Logistics used to be pretty passive, in the sense that it would only track the location and movement of goods and supplies.
However, recent digital technologies have enabled software to manage complex routes and networks nearly autonomously, making real-time adjustments when necessary.
Indeed, such technologies have profoundly transformed this industry. Better still, new, tech-driven, disruptive solutions keep emerging, saving precious time and resources, such as egon.com. Here are some of the most promising trends in 2026.
Artificial intelligence will likely dominate this industry, automating workflows, finding more efficient routes, and predictive models that can adjust itineraries on the go.
AI-powered co-pilot tools are also developing quickly to comprehend broader planning contexts, offering suggestions accordingly.
In fact, AI is evolving to create a multi-engine system, that is, multiple AI programs working together.
This “AI team” performs best when executing repetitive tasks, such as calculating supplier variability, determining replenishment quantities, and recommending alternative itineraries in the event of sudden failures.
Traditional AI tools turn supply chain networks (plants, carriers, DCs, routes, and whatnot) into lists. However, a new trend is emerging that turns this bulk of data into graphics. This planning technique nearly eliminates routing blind spots and calculates the impacts of a port slowdown along the supply chain, for instance.
So, more logistics companies will likely adopt this technique this year, along with geocoding.

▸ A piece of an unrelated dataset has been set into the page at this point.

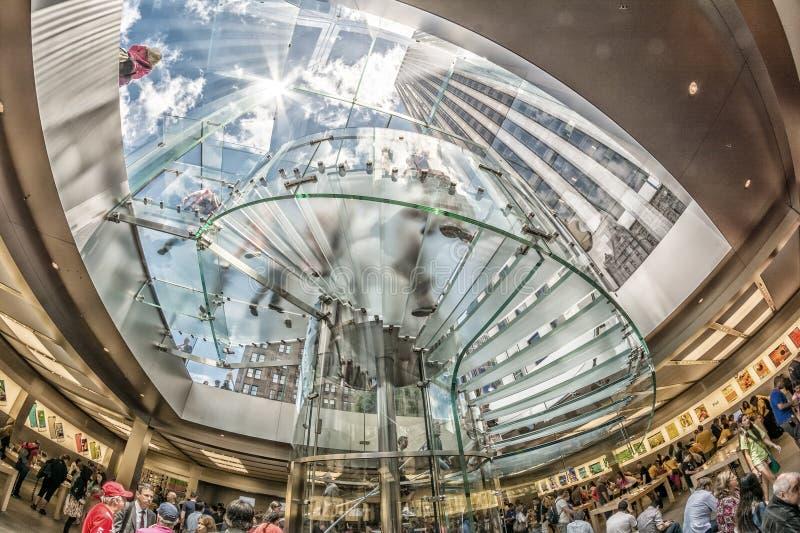 MIASTO NOWY JORK, CZERWIEC - 12: Ludzie odwiedza Apple Store na 5th obrazy stock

In fact, they work together in modern GIS (geographic information system), which is essential for GPS navigation.
Thanks to those technologies, geographic coordinates become addresses, with updated names for streets, neighborhoods, and cities, as well as building numbers; all of which are necessary for efficient route planning.
Before artificial intelligence, risk modeling was an annual event, taking ages to complete. Now, AI tools can do it in a few seconds, using much more data, and delivering much more accurate results. They help companies plan for weather conditions, infrastructure instability, energy disruptions, and fuel price volatility.
Companies no longer need to assess risk retrospectively; they can factor it into every new plan. So, it’ll become a central parameter in 2026.
This process has become even more efficient with the rise of digital twins, virtual replicas that react realistically to scenario simulations.
The electrification of the fleet is an irreversible trend, but those who work with logistics know that EVs aren’t all benefits. In some places, energy prices can fluctuate more than those of traditional fuels, and the charging network remains faulty in most areas.
More companies will likely use predictive software to track down energy prices and schedule charging to avoid peak times.
It’s challenging, but it’s for a good reason. The logistics industry is currently responsible for over 5% of global CO2 emissions. Switching to electrified fleets can have a drastic impact on this industry’s carbon footprint. In this context, investing in energy efficiency and routing optimization means investing directly in sustainability, and a vital step towards the zero-emission target established by the Paris Agreement.